READING TEXT:
The Culture of Anti-depressants, Part 2
by Craig Nielson
I recently had a conversation with an exchange student from Germany and asked him what he thought was the biggest difference he noticed between life in the United States and life back in Germany. His response, with a chuckle, was “My God, you Americans take pills for EVERYTHNG. On T.V. you see pills for this and pills for that. Also, there is a lot more junk food in America. Fast food is not that common in Germany. People back home focus more on living healthy lifestyles.” This largely contributed my motivation for this article.
To what extent do we medicate ourselves in lieu of working hard to improve the quality of our lives? I’ve seen contestants on the Biggest Loser rid themselves of Diabetes through diet and exercise. I know from experience that making healthier food choices can positively improve my mood. I also sleep better when I work out regularly. Regular exercise also contributes to better cardiovascular health. But, we also have pills for all this. Which is easier? I know some people have diseases that can’t be helped with exercise alone and medication is vital for their health. For others, is medicating yourself really necessary? Have we in the United States just gotten lazy with our self care? Are the drug companies taking over our lives?
Here are some more lifestyle changes I made that contributed to my recovery from depression:
I learned that exercise produces endorphins that stimulate the brain and can act as a natural anti-depressant. I took to this immediately and started working out on a regular basis. I got into long distance cycling. The rhythm of pedaling helped me to process things I discussed in therapy or had read in a self help book. I made rides out to the ocean or up into the mountains as a scenic destination, rewarding myself for my efforts. Later, I got into running marathons and hiking. I am still physically active today. Find an activity you enjoy and get going.
To start steering my negative thought processes from bringing me down, I consciously began to being thankful for as much as I could recognize. It began with simple things like a hot shower, sunshine and the smile from a stranger. I practiced this daily until it became a habit. In time, I no longer had to consciously think about it. Now it’s a natural part of my routine thought process and anytime I feel myself slipping into darkness, I turn to recognizing all that I’m thankful for in the moment.
I was encouraged to volunteer to help others. This helped me to focus on people and away from my troubles. I began volunteering at my church and in my community. It felt good to know I was helping others. There are numerous opportunities to volunteer in your community and no shortage of members of the public who need help. You may even find an opportunity to be of service to others here on another page in this issue of Bliss Babe.

WORK TO BE COMPLETED:
Does each statement agree with the anti-depressants article? Answer yes or no for each, quoting the article's deciding words. (a) The exchange student came from Germany. (b) The writer took up running marathons after long distance cycling. (c) The writer volunteered only at church. Answer using only the article.

DATASET:
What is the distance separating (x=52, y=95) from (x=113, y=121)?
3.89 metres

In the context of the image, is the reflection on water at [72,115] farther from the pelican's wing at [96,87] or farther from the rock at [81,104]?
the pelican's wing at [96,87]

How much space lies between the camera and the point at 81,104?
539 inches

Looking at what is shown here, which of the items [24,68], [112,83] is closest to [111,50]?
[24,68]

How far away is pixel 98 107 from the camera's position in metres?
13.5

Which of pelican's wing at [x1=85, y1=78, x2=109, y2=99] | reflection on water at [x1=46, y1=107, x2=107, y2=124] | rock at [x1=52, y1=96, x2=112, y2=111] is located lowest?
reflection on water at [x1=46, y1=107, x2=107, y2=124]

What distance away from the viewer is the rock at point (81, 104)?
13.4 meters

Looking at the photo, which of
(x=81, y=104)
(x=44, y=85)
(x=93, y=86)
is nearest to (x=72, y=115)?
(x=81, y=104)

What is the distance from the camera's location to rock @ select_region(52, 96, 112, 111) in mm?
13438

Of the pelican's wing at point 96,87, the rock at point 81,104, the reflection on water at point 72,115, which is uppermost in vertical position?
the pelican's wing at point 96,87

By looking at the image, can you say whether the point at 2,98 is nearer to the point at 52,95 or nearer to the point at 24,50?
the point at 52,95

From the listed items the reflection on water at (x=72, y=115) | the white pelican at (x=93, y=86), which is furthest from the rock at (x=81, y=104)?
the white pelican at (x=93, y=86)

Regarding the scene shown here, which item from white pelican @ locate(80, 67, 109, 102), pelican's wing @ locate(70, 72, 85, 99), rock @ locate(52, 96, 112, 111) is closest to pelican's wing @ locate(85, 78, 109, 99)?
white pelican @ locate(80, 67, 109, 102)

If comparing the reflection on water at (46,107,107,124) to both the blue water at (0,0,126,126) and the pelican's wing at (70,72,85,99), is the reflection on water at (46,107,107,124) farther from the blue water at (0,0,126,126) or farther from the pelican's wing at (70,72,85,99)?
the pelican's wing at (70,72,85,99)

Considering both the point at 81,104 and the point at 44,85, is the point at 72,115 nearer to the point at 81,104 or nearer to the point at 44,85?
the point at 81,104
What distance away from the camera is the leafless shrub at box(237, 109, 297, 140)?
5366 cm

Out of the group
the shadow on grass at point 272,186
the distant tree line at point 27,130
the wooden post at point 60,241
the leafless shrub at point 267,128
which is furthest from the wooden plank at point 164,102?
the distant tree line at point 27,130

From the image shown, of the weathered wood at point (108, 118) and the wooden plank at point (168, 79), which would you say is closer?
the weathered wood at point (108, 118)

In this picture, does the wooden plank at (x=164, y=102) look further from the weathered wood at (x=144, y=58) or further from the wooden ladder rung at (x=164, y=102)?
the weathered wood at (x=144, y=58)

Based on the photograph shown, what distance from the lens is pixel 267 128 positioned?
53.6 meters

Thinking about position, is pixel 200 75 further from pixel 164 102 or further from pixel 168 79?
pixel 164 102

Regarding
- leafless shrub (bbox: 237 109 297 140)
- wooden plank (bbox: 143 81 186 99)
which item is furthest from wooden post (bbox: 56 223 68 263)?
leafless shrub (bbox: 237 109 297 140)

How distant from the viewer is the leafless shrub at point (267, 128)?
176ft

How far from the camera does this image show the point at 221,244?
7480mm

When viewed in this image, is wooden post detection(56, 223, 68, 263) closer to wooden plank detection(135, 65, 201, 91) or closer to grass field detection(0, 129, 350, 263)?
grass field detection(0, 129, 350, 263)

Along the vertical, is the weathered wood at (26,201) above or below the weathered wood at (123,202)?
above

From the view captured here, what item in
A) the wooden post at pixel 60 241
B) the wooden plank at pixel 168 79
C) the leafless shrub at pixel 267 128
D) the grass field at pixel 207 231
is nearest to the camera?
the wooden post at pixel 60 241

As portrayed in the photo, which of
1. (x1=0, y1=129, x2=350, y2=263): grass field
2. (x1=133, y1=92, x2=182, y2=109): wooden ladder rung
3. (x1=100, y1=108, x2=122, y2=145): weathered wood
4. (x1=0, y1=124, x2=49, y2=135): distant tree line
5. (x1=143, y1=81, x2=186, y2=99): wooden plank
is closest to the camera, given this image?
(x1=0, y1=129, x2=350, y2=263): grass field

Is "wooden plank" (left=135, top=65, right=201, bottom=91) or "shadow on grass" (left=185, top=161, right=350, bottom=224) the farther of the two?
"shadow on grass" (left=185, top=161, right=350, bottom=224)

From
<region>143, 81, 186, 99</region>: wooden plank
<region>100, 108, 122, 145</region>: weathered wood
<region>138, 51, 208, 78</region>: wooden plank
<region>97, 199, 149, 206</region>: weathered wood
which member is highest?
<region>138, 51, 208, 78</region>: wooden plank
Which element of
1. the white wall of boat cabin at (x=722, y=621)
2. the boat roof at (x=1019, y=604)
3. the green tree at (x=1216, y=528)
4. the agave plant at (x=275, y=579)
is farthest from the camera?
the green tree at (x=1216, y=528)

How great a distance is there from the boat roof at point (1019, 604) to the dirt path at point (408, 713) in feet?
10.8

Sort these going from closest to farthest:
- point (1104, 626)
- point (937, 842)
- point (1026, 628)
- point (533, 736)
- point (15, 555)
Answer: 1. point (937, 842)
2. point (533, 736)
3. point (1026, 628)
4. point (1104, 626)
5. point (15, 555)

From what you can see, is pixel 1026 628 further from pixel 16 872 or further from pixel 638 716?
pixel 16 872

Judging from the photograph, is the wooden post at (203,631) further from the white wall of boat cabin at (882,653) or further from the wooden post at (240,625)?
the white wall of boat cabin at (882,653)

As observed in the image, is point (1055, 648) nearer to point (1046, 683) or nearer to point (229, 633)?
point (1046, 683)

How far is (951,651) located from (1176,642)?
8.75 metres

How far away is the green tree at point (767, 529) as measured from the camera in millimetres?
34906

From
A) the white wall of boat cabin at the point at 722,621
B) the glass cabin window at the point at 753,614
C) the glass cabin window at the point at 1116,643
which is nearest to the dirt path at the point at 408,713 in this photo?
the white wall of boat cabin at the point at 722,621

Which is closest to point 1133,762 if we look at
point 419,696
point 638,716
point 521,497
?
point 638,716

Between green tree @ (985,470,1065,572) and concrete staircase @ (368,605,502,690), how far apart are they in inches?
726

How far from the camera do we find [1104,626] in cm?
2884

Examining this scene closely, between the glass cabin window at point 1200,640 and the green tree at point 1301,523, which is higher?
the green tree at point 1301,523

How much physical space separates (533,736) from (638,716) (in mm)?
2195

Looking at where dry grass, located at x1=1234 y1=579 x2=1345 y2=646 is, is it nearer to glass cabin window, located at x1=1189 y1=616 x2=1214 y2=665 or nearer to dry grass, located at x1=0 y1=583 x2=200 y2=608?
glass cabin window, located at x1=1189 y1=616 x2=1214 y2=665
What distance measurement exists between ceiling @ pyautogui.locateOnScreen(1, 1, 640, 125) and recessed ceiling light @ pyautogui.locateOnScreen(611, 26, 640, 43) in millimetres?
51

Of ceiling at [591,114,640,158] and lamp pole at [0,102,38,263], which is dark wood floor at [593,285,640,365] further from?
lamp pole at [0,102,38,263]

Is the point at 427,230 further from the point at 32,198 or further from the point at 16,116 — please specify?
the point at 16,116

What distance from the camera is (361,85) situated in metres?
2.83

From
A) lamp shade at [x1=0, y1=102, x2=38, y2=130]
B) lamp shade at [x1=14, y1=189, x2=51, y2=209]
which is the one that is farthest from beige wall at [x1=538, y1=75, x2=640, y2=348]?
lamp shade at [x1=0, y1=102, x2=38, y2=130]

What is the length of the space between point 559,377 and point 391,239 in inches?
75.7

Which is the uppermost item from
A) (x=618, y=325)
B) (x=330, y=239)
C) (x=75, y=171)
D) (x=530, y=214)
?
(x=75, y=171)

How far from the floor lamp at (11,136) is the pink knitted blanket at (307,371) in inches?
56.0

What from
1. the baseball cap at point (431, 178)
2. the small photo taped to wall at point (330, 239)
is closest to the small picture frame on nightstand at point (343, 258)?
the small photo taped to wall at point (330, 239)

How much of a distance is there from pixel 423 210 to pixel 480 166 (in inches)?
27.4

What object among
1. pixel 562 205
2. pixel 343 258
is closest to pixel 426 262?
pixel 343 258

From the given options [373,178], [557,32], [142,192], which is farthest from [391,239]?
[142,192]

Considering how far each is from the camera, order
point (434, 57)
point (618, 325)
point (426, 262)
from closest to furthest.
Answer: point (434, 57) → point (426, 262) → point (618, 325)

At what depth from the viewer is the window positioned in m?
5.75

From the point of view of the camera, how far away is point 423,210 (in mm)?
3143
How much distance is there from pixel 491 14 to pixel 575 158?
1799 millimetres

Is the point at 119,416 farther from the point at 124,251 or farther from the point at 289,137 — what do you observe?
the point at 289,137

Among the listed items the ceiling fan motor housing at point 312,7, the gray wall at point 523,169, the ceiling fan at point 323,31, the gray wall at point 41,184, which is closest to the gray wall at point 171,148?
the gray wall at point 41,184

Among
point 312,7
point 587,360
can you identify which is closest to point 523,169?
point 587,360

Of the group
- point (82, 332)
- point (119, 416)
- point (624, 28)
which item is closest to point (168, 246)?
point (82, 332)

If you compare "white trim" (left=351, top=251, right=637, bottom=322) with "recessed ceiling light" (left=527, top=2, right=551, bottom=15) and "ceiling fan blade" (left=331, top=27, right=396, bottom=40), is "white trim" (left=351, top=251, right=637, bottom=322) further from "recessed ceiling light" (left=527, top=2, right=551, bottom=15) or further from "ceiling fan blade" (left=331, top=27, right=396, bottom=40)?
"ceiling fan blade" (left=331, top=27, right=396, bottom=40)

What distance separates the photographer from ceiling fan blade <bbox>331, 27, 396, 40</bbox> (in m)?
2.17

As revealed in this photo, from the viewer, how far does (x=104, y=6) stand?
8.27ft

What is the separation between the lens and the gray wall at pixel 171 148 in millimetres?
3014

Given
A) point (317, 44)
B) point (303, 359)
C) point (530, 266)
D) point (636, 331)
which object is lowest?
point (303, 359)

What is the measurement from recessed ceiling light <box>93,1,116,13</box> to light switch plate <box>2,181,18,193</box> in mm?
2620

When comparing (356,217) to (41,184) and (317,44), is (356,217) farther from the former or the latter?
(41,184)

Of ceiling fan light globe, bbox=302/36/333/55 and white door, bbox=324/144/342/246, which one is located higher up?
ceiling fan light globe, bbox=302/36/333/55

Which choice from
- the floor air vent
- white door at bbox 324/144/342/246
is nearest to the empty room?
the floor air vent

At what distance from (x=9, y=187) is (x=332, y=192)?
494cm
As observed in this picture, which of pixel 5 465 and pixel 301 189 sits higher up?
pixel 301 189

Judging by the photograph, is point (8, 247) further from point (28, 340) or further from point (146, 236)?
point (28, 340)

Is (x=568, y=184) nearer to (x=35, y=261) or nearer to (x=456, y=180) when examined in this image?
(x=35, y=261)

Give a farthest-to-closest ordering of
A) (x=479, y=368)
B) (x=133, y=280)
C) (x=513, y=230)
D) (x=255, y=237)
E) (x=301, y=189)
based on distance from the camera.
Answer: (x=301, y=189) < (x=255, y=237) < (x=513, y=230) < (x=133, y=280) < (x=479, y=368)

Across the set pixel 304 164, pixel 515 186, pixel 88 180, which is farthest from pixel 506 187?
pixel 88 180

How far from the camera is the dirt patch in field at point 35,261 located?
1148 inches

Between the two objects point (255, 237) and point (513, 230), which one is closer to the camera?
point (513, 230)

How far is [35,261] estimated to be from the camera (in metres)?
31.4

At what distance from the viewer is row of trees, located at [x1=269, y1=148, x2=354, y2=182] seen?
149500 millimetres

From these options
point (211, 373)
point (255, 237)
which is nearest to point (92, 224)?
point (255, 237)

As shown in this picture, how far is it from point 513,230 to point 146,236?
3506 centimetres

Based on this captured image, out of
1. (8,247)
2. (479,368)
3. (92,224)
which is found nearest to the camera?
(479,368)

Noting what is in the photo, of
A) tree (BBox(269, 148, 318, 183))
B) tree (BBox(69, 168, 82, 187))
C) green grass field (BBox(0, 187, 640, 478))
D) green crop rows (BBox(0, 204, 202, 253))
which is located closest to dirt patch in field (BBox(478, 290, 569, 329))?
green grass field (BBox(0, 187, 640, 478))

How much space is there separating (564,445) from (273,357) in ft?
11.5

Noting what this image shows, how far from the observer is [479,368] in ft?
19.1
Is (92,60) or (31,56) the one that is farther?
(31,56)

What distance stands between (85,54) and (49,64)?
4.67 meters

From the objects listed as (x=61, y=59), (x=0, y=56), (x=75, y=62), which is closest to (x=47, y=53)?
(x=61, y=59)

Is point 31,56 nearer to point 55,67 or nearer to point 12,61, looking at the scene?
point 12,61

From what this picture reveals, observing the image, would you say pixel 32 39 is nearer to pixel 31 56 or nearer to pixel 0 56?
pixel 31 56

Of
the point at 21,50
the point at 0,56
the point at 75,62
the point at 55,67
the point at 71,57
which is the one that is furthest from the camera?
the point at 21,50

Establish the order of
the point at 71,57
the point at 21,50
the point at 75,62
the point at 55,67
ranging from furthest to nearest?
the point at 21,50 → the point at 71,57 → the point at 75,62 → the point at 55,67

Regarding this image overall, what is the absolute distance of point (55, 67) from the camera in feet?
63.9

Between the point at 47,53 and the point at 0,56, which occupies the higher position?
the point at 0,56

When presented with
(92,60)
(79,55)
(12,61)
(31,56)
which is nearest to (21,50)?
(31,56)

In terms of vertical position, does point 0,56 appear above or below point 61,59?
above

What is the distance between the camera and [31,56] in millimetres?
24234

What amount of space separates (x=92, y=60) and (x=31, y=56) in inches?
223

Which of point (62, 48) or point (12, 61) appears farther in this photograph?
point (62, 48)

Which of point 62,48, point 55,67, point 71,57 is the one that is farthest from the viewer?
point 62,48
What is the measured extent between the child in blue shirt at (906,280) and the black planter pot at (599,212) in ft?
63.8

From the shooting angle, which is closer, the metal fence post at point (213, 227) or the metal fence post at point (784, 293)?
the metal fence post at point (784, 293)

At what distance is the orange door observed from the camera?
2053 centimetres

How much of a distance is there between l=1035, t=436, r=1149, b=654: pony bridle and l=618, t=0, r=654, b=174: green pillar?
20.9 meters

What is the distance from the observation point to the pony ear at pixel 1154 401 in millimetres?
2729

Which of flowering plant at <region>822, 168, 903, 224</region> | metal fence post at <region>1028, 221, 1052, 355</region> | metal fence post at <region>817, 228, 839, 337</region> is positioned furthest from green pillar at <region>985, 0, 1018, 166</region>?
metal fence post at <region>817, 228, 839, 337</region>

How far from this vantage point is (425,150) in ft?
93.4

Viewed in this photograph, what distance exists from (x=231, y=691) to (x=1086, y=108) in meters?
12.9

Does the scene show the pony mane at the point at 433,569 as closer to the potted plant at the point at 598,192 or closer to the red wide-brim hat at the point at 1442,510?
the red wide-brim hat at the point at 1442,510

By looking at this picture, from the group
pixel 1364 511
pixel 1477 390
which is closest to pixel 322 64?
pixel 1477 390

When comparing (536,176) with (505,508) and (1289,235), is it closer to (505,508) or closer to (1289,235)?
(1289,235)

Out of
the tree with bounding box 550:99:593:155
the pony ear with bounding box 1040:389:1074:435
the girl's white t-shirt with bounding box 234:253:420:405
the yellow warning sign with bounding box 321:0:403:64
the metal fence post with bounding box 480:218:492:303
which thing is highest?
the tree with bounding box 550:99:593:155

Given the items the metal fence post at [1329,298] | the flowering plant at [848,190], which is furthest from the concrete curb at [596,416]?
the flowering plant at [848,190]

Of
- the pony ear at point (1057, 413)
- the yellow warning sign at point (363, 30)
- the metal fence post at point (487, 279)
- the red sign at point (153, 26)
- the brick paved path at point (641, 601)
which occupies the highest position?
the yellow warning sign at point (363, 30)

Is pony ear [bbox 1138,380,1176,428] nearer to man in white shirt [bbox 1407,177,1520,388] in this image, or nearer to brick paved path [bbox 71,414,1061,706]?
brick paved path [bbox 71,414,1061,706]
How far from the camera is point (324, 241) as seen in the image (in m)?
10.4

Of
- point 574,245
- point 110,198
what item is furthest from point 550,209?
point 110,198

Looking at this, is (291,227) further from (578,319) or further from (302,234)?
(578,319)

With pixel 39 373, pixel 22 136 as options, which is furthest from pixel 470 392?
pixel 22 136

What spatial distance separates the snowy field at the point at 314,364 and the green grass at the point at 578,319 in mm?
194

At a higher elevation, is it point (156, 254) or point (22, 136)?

RESPONSE TO THIS TASK:
(a) Yes: "an exchange student from Germany"
(b) Yes: "Later, I got into running marathons and hiking."
(c) No: "I began volunteering at my church and in my community."